Twee jaar terug was er de comeback van de Zweden van Tad Morose en blijkbaar hebben ze hun drive terug gevonden. Hun achtste plaat St. Demonius ligt binnen een paar weken immers in de rekken en dat nodigde toch uit om eens te praten met één van de leden. Gitarist en origineel lid Chris Andersson stond me te woord.

log

Dag Chris, bedankt voor je tijd. Het tweede album van Tad Morose ligt over een paar weken in de winkel, dus dit is een drukke periode voor jullie. Het lijkt er op dat jullie de drive van vroeger terug gevonden hebben. Voelt het ook zo aan in de band?

Ja, absoluut. Vooral omdat het een tijd geleden was dat we eigenlijk nog een vaste line-up hadden. Als je albums wil uitbrengen dan is het echt wel van belang om een vaste line-up te hebben. Dat helpt gewoon en het voelt gewoon ook erg fijn aan. Het is ook leuk om weer het gevoel te hebben dat je een band bent, nadat er gedurende een periode van ongeveer tien jaar amper wat gebeurde.

Hebben jullie dan effectief stilgelegen gedurende die tien jaar tijd?

Nee, eigenlijk zijn we nooit écht weg geweest.
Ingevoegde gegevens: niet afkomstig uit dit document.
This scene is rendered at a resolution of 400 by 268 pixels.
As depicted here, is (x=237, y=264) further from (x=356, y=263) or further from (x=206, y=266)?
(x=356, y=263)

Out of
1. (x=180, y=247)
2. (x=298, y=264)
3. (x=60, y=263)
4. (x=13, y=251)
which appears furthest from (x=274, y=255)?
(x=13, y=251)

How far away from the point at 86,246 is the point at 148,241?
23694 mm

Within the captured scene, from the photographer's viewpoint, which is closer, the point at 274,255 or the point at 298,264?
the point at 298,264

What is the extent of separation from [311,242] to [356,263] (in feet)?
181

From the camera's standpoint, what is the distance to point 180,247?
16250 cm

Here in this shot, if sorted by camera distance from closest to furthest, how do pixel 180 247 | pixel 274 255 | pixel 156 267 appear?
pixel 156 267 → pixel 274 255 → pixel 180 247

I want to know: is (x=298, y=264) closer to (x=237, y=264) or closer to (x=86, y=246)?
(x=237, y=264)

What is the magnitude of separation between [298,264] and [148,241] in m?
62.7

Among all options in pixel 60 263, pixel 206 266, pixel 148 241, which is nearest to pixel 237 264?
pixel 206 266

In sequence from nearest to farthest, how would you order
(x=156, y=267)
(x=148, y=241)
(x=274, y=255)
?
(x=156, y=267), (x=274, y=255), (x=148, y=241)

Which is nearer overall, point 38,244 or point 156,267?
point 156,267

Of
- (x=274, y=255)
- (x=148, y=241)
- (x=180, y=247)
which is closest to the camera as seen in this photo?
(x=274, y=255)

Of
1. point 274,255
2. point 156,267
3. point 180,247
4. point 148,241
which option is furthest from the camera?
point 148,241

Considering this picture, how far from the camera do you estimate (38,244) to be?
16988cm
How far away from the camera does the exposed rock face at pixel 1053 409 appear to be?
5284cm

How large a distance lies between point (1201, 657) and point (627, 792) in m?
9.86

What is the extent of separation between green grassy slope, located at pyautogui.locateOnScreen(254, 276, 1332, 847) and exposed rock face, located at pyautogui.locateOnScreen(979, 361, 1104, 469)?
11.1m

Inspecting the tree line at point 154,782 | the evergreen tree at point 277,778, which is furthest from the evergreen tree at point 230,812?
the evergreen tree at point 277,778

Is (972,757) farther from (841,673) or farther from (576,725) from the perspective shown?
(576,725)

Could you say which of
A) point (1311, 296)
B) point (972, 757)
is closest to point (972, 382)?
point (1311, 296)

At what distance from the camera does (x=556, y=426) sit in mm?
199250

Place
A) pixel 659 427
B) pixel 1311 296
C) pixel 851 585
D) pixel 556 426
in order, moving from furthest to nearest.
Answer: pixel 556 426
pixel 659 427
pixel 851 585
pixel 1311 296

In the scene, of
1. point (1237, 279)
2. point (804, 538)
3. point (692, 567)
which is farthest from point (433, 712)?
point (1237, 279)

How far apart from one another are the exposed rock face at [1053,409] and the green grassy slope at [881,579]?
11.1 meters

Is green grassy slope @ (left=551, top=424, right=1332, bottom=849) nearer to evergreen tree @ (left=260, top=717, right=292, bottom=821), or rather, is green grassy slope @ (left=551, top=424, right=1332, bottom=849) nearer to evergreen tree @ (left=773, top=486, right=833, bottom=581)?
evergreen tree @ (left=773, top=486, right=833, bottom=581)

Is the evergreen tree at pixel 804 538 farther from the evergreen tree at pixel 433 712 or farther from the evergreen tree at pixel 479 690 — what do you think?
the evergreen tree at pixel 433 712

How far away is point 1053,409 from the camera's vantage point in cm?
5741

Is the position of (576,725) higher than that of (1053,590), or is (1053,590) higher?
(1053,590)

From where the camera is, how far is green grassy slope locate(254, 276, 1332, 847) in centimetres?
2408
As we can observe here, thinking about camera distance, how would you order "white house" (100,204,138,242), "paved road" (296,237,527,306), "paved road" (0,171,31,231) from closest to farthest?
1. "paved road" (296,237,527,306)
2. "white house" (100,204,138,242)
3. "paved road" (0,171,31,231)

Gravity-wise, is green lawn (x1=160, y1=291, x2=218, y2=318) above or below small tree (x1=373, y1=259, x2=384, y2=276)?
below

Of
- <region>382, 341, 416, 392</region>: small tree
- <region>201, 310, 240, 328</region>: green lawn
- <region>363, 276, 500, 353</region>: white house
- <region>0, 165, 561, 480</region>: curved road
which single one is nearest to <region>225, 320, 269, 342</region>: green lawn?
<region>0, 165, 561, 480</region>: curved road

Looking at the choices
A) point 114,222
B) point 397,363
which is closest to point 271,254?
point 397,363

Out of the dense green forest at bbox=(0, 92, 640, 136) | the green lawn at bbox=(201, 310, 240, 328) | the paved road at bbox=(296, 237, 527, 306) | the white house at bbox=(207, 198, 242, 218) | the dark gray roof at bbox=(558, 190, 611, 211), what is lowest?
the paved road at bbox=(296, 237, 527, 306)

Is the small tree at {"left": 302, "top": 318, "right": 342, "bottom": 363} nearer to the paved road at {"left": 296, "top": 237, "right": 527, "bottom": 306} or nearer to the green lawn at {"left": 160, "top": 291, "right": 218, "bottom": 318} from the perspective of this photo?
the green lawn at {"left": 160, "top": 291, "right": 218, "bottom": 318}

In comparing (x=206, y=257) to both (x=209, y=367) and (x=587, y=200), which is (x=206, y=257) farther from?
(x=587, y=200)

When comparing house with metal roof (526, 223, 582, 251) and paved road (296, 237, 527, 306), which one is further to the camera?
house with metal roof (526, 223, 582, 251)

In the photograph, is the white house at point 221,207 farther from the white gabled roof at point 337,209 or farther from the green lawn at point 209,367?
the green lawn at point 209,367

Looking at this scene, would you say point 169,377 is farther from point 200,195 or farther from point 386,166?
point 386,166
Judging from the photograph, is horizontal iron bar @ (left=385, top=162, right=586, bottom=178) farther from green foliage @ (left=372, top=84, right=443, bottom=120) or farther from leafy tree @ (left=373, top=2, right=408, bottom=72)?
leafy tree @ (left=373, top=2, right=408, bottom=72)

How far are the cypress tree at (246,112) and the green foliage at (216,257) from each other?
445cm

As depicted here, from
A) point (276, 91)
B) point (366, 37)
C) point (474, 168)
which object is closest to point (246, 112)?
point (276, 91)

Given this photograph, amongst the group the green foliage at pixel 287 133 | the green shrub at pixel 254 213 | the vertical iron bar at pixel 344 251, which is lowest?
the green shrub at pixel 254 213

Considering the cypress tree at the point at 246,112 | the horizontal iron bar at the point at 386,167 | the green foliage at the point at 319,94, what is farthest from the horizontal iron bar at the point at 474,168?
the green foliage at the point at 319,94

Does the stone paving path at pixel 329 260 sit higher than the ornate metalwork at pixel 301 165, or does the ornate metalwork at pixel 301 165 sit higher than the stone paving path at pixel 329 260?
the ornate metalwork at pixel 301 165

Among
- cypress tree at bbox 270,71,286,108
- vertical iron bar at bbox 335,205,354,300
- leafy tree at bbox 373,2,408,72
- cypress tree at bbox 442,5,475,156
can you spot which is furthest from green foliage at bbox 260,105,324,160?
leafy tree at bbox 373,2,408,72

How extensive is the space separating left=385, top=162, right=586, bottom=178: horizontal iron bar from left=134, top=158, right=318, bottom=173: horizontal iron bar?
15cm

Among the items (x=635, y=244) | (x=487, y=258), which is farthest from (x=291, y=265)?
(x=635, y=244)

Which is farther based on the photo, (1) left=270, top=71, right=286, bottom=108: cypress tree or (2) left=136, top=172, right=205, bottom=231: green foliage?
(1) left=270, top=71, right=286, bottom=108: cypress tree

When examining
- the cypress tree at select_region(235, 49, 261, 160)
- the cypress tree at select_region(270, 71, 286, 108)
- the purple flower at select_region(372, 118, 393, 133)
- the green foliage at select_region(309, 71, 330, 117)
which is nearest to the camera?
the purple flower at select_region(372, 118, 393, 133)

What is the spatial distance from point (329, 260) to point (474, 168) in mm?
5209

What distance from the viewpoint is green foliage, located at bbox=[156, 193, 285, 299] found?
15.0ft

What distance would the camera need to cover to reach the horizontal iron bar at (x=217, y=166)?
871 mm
We hadden eerst Urban Breed in de band tot 2005 en nadien Joe Comeau, die zong ook in Annihilator en speelde gitaar in Overkill, maar het was echt niet gemakkelijk om de bal aan het rollen te krijgen tussen Zweden en Amerika. Dat was echt frustrerend dus beslisten we om onze eigen weg te gaan. Toen vonden we Ronny en een nieuwe gitarist en daarmee probeerden we dan alles terug op de weg te trekken. Het leek in het verleden wel alsof iemand altijd uit de band moest stappen toen alles weer wat begon te rollen. Persoonlijk vond ik dat echt een frustrerende periode. Daarnaast was het merendeel van onze groep ook actief binnen de band Inmoria, waarmee we ook heel wat optredens gedaan hebben de voorbije tien jaar. Natuurlijk heeft die comeback ook wat op zich laten wachten omdat we nu allemaal een volwassen leven hebben, een huis en een gezin. Nu zit het binnen de band echter allemaal wel goed.

log

Revenant was jullie comeback-album twee jaar geleden en die plaat moest er ook voor zorgen dat jullie als band terug op de kaart gezet werden, want uiteraard zijn jullie er op vlak van albums wél een hele tijd tussenuit geweest. Heb je het gevoel dat jullie op basis van de promotie rond dat album er ook in geslaagd zijn om Tad Morose terug op dreef te krijgen?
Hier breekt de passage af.